## PROBLEM TO WORK ON
A verbatim transcription of every record below is required.
EXERCISE MATERIALS START
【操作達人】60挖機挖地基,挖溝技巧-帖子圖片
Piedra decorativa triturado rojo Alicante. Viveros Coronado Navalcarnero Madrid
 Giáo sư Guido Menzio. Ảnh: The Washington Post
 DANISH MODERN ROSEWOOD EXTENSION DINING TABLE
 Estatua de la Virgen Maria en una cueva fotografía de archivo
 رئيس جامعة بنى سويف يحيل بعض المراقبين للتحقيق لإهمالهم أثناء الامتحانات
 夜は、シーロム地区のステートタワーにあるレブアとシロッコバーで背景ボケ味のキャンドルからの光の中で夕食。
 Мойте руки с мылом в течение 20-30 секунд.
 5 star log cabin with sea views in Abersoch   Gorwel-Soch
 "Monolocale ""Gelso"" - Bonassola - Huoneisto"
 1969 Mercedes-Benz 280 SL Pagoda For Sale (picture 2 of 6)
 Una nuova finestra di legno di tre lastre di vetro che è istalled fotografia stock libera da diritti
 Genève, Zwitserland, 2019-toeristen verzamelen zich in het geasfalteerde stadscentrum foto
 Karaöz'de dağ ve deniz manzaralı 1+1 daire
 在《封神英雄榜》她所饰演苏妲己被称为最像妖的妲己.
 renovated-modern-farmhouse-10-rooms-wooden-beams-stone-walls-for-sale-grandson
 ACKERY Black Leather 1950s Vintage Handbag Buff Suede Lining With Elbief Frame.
EXERCISE MATERIALS END
## FINISHED TASK
【操作達人】60挖機挖地基,挖溝技巧-帖子圖片
Piedra decorativa triturado rojo Alicante. Viveros Coronado Navalcarnero Madrid
 Giáo sư Guido Menzio. Ảnh: The Washington Post
 DANISH MODERN ROSEWOOD EXTENSION DINING TABLE
 Estatua de la Virgen Maria en una cueva fotografía de archivo
 رئيس جامعة بنى سويف يحيل بعض المراقبين للتحقيق لإهمالهم أثناء الامتحانات
 夜は、シーロム地区のステートタワーにあるレブアとシロッコバーで背景ボケ味のキャンドルからの光の中で夕食。
 Мойте руки с мылом в течение 20-30 секунд.
 5 star log cabin with sea views in Abersoch   Gorwel-Soch
 "Monolocale ""Gelso"" - Bonassola - Huoneisto"
 1969 Mercedes-Benz 280 SL Pagoda For Sale (picture 2 of 6)
 Una nuova finestra di legno di tre lastre di vetro che è istalled fotografia stock libera da diritti
 Genève, Zwitserland, 2019-toeristen verzamelen zich in het geasfalteerde stadscentrum foto
 Karaöz'de dağ ve deniz manzaralı 1+1 daire
 在《封神英雄榜》她所饰演苏妲己被称为最像妖的妲己.
 renovated-modern-farmhouse-10-rooms-wooden-beams-stone-walls-for-sale-grandson
 ACKERY Black Leather 1950s Vintage Handbag Buff Suede Lining With Elbief Frame.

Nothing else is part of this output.